Recipe: Braised Mustard Greens

During the holiday season, every recipe can seem like a real chore. Simple green foods are too often left out of the menu. This week, consider letting your mustard greens really shine with this simple preparation.


1 tsp. (TEASPOON) butter – olive oil can substitute.
1/2 medium onion – chopped
2 cloves minced garlic
2 c. chicken stock or broth
Salt, pepper and seasonings to taste

Optional: Real bacon crumbles

The Method:

Wash your greens thoroughly and spin or pat dry. In this world of over processed produce, don’t forget that your Veggie Bin produce may still have a bit of earth on-board since it was in the ground just hours ago!

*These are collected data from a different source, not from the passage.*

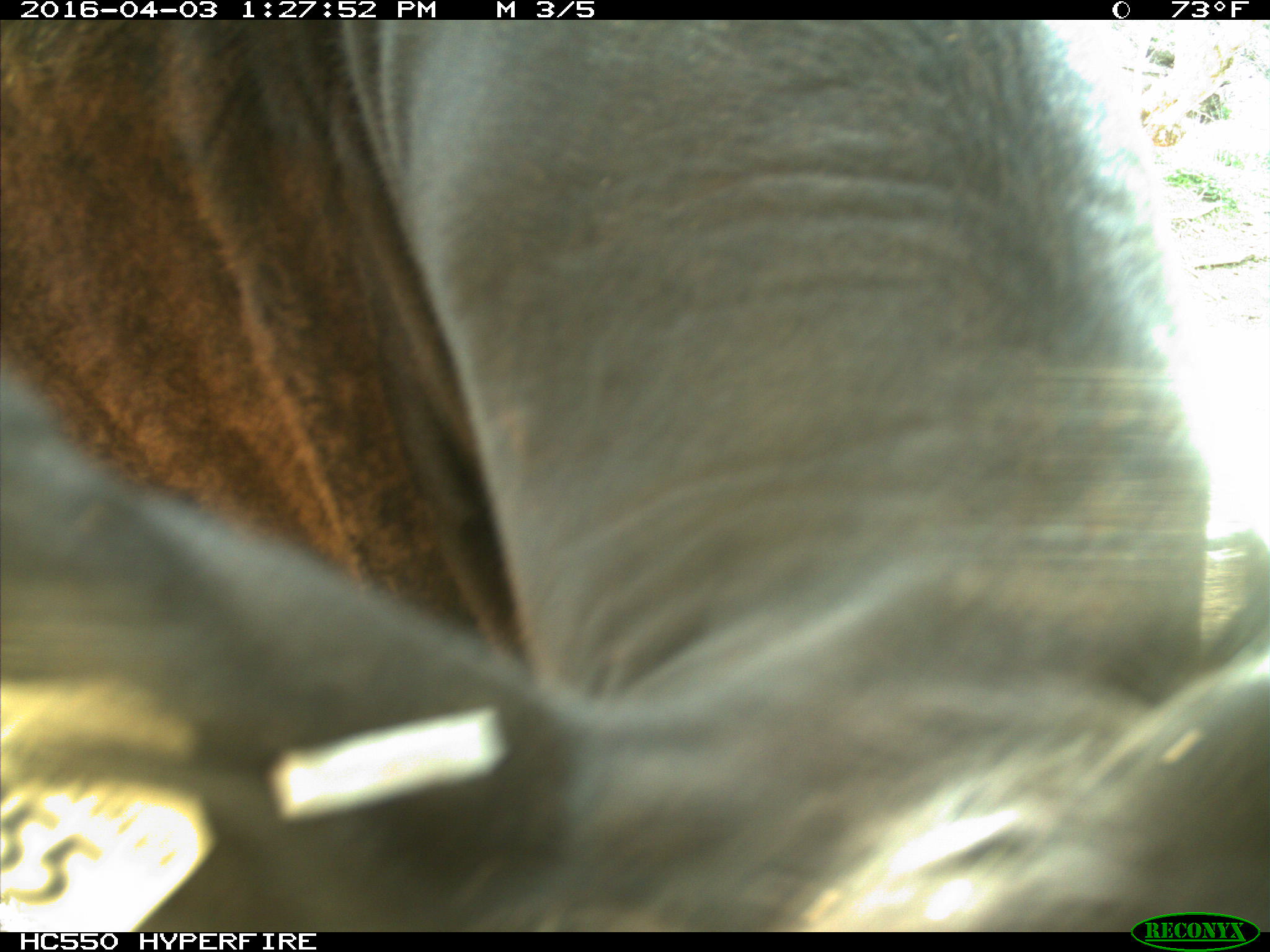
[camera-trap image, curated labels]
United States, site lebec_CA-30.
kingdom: Animalia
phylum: Chordata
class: Mammalia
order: Artiodactyla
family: Bovidae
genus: Bos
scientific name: Bos taurus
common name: domestic cow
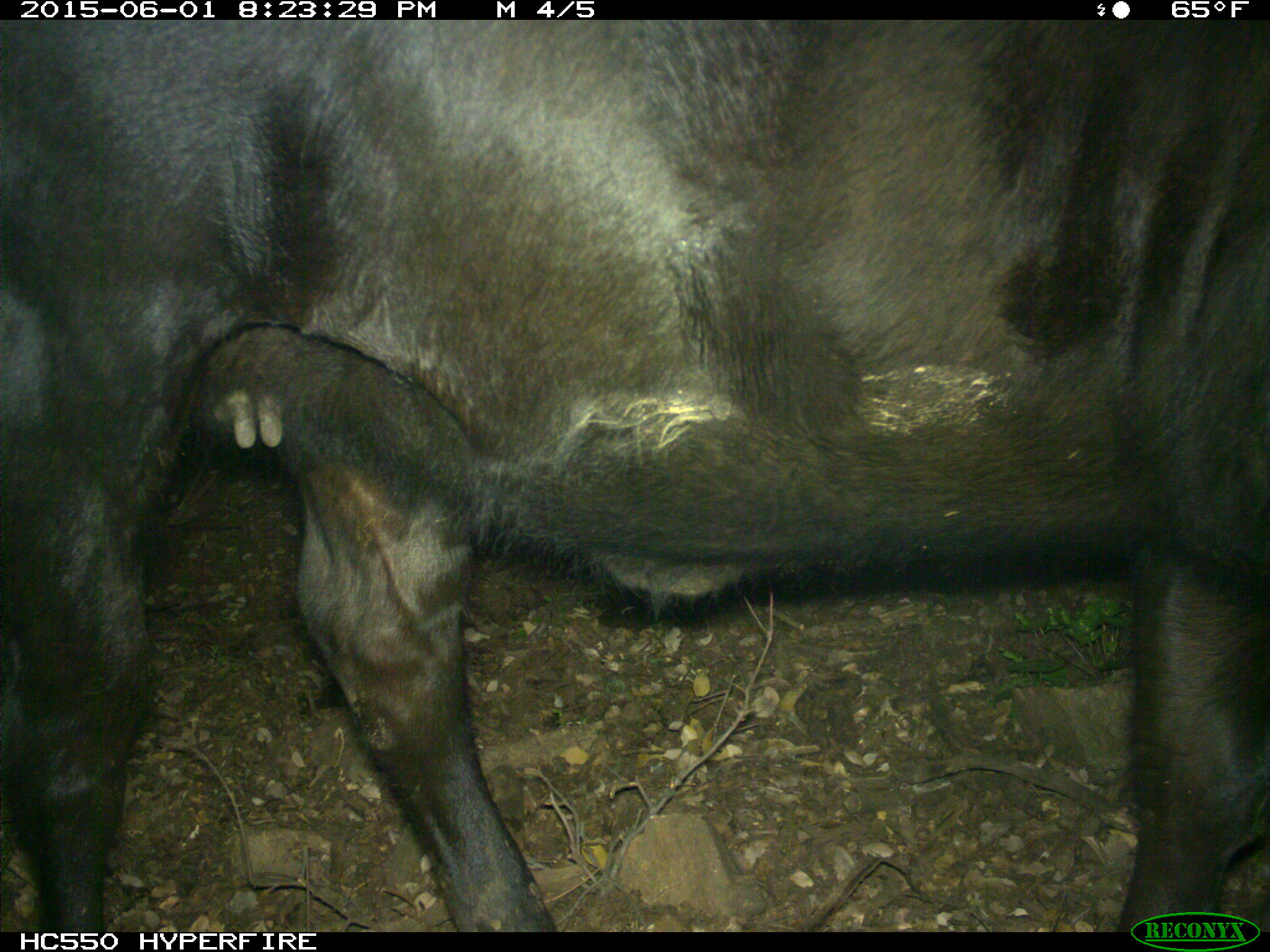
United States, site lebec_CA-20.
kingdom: Animalia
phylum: Chordata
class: Mammalia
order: Artiodactyla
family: Bovidae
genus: Bos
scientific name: Bos taurus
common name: domestic cow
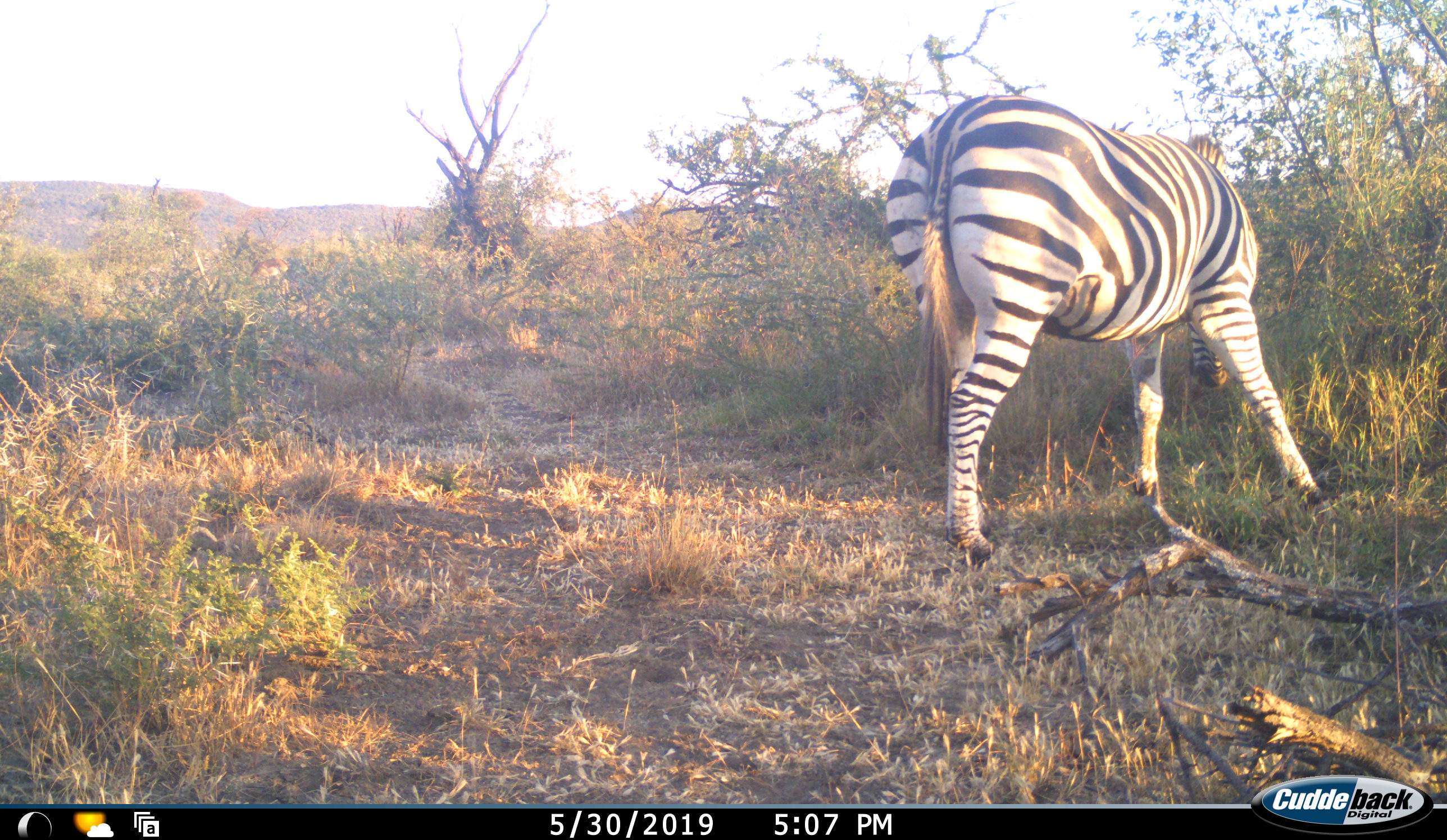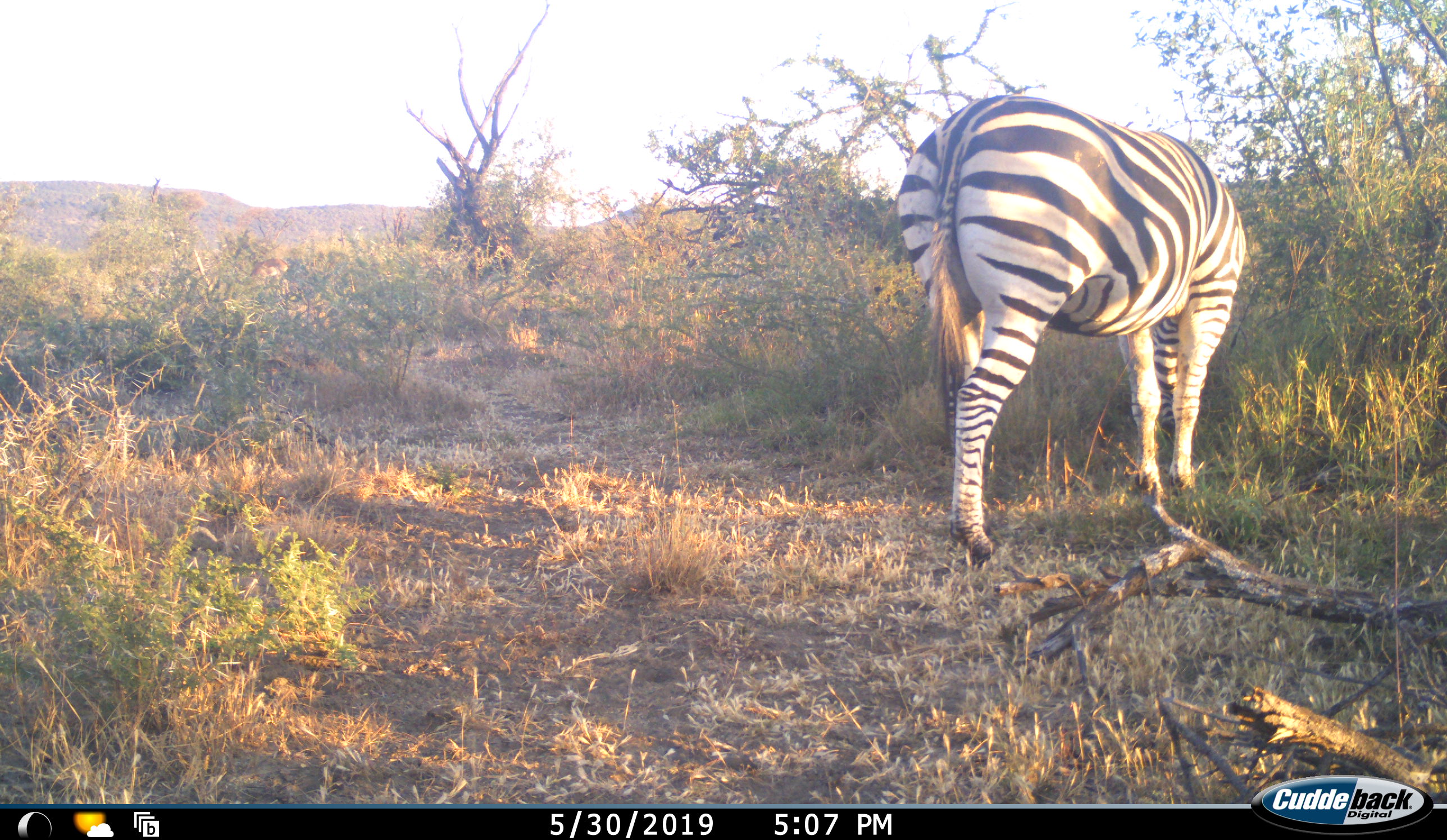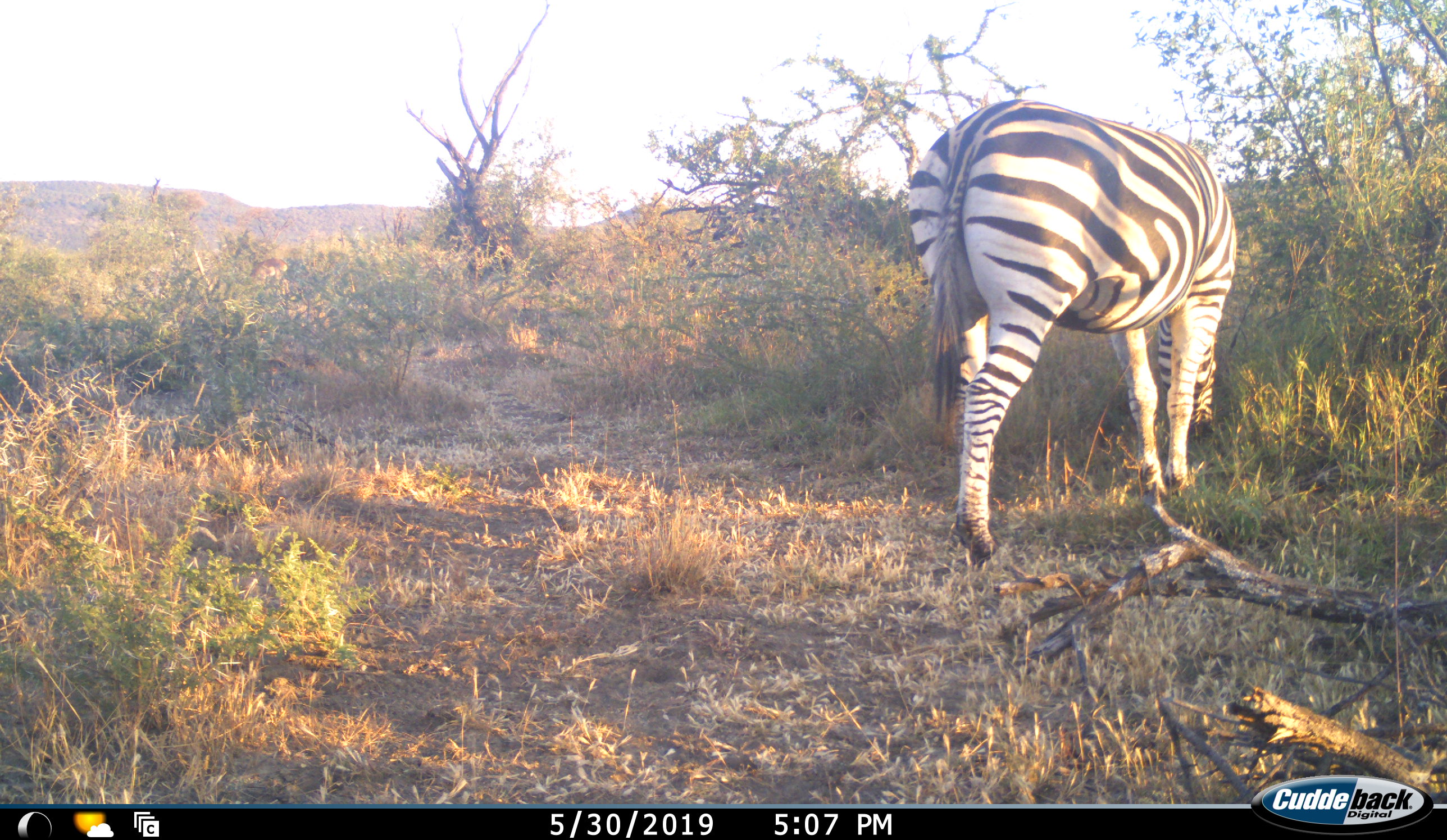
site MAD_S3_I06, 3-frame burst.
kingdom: Animalia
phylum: Chordata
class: Mammalia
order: Perissodactyla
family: Equidae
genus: Equus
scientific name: Equus quagga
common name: plains zebra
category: zebraplains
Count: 1.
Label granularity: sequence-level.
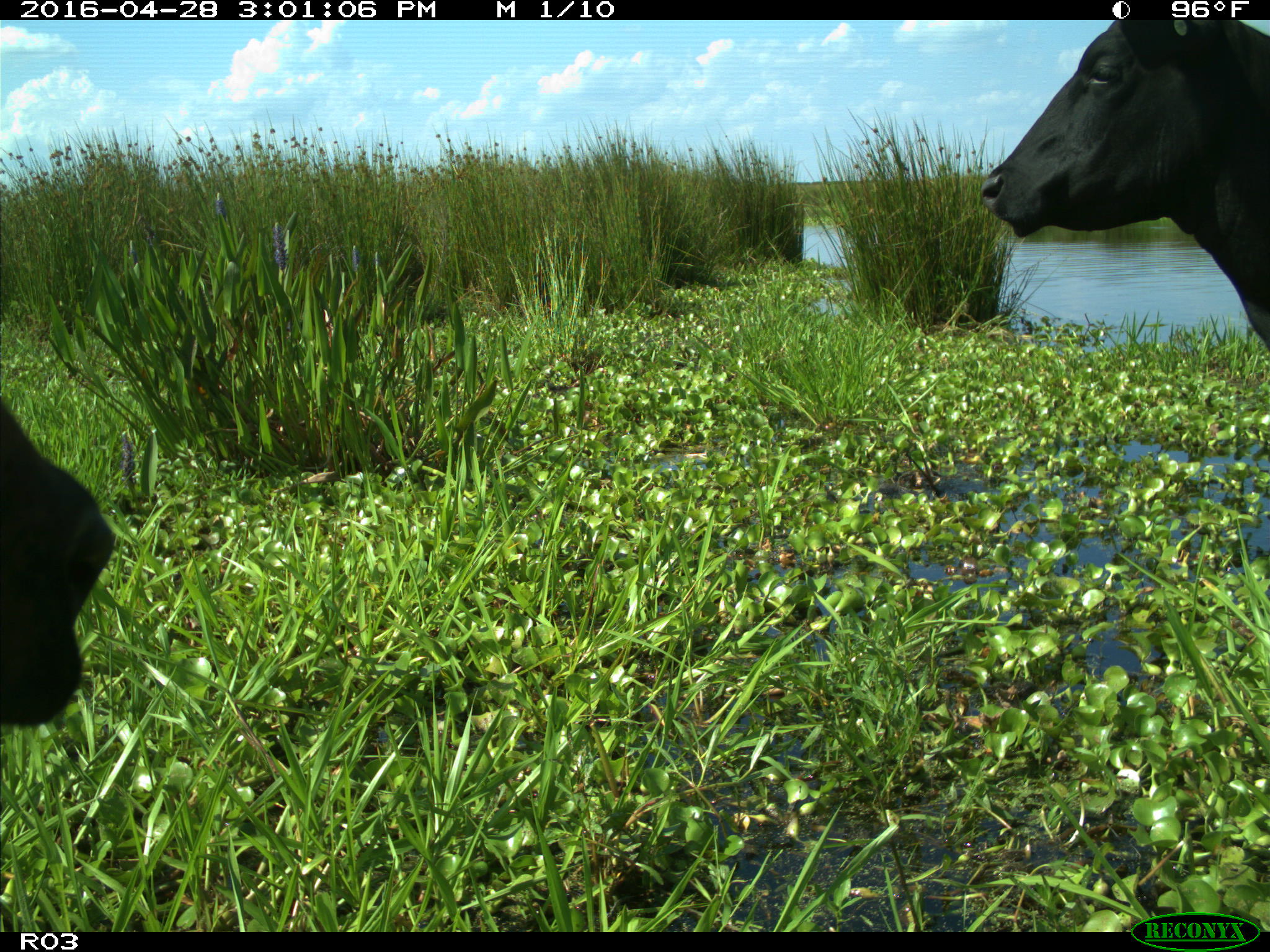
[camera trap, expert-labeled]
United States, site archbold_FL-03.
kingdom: Animalia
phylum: Chordata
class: Mammalia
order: Artiodactyla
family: Bovidae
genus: Bos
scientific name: Bos taurus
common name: domestic cow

Chopping your greens or not is up to your preference, but be sure to remove any tough stems.

Melt a teaspoon of butter (olive oil can substitute) in a medium skillet, non-stick is great if you have it, over medium-high heat. After the butter is foaming, add half of a chopped onion. Cook until the onion gets tender-crisp. Add garlic and stir until it becomes fragrant. Add your greens and stir until they begin to wilt. Add 2 cups of chicken stock or broth and lower heat to just simmering. (See TIP below)

At this point, you should begin seasoning. This is a “salt and pepper to taste” situation, but remember that your liquid will reduce so don’t overdo it. If you’re interested in such things, this is a great place to use a dash of Cajun seasoning like Tony Chachere’s. Also, if you can find it, my secret ingredient is “J.D.’s Hickory Bacon Salt” – a 100% vegan, kosher (but not even close to natural), non-fat killer app for greens that scream out for bacon flavor. It has been spotted here in Jax at Publix, Wal-mart and Winn-Dixie markets.

Cover and continue to simmer greens until they are to your own liking. When you serve, consider a sprinkle of real bacon crumbles. This recipe is incredibly low in calories, very flavorful and can be used for just about any cooking green you have on hand.
TIP: If you’re not making your own, consider the new concentrated stock packets to cut down on your packaging. They look like ketchup packets and contain enough concentrate to yield a cup of broth.